The music on Life Don’t Miss Nobody embodies Nelson’s wide-ranging approach. She retools Eugene McDaniels’ 1966 song “Compared to What” as a modified New Orleans-style groove. As she told me in 2023 about the track, “I had to put some digs to Trump in there.” You can interpret Life Don’t Miss Nobody politically. For Nelson, who lived and recorded in San Francisco in the waning days of the counterculture, it’s a record she’s happy with.

“I have found the recording process really arduous and kind of stressful every time I’ve made a record,” she says. “It’s one of the very few records I’ve ever made that I will go back and listen to just for the hell of it. When I listen to early Mother Earth records, it’s like, ‘Who the fuck is singing that stuff?’ I wasn’t as good a singer then as I am now.”

Nelson’s voice remains compelling on Life Don’t Miss Nobody — an accurate, blues-tinged missile. For longtime fans of her 1960s and ’70s work with Mother Earth and as a solo artist, it’s a validation of her approach. With Mother Earth, Nelson was an experimental bandleader operating in a post-R&B zone that remains unique to the band. Nelson artfully rewrites the New Orleans-style 6/8 ballad on her 1968 tune “Down So Low,” perhaps her best-known song. She soars into gospel space on 1970’s “Andy’s Song,” a superb track from Mother Earth’s Satisfied, which was cut at Nashville’s Jack Clement Recording Studio.

The whiff of countercultural incense you pick up on Mother Earth’s 1968 debut Living With the Animals is present on 1969’s Make a Joyful Noise, which the group recorded at Mt. Juliet recording studio Bradley’s Barn that year. Among the musicians who played on Make a Joyful Noise are guitarist Pete Drake, pianist Hargus “Pig” Robbins and fiddler Johnny Gimble — all now-legendary Nashville session musicians. The album’s combination of soul and country remains prescient.

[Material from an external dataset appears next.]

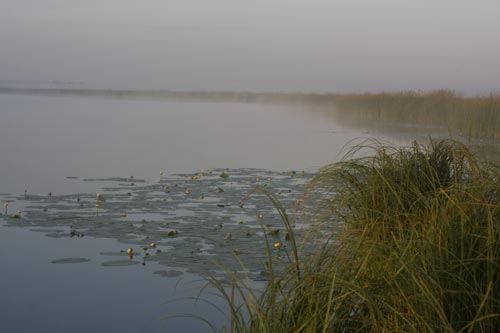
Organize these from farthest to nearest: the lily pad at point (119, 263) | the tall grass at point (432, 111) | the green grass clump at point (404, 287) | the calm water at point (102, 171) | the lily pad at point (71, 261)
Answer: the tall grass at point (432, 111) → the lily pad at point (71, 261) → the lily pad at point (119, 263) → the calm water at point (102, 171) → the green grass clump at point (404, 287)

Nelson recorded Mother Earth Presents Tracy Nelson Country in Nashville in mid-1969 with Pete Drake and guitarist Scotty Moore producing her on a set of country and blues songs that includes Arthur Crudup’s “That’s All Right” and Bill Owens and Dolly Parton’s “Why, Why, Why.” Released in September 1969 — about a month after Make a Joyful Noise — it stands with The Flying Burrito Brothers’ The Gilded Palace of Sin as an essential document of the early country-rock movement.

“Those were the days when the record labels were just throwing money away,” Nelson says. “I think we got a $15,000 budget. I was embarrassed, because our budget [for the Mother Earth albums] was, like, $100,000 or something. So I went to Pete Drake and I said, ‘Mercury is coming up with a budget, but it’s not much — it’s only $15,000.’ He said, ‘I could make six records with that.’”

Indeed, those were different days. Nelson released two stylistically disparate records at virtually the same time, and her label signed off on it, even at a somewhat reduced budget for Tracy Nelson Country. No matter the motivation or the commercial calculations, the album — like all of Nelson’s work — has endured. As she tells me, she’s working on a new record.

“I just can’t decide what direction to take. I’ve still got about 30 tunes left over from the last record. What I really want to do is the [same] kind of record I’ve ever done: Just pull together a bunch of tunes that I really like and get the right musicians, and then do it.”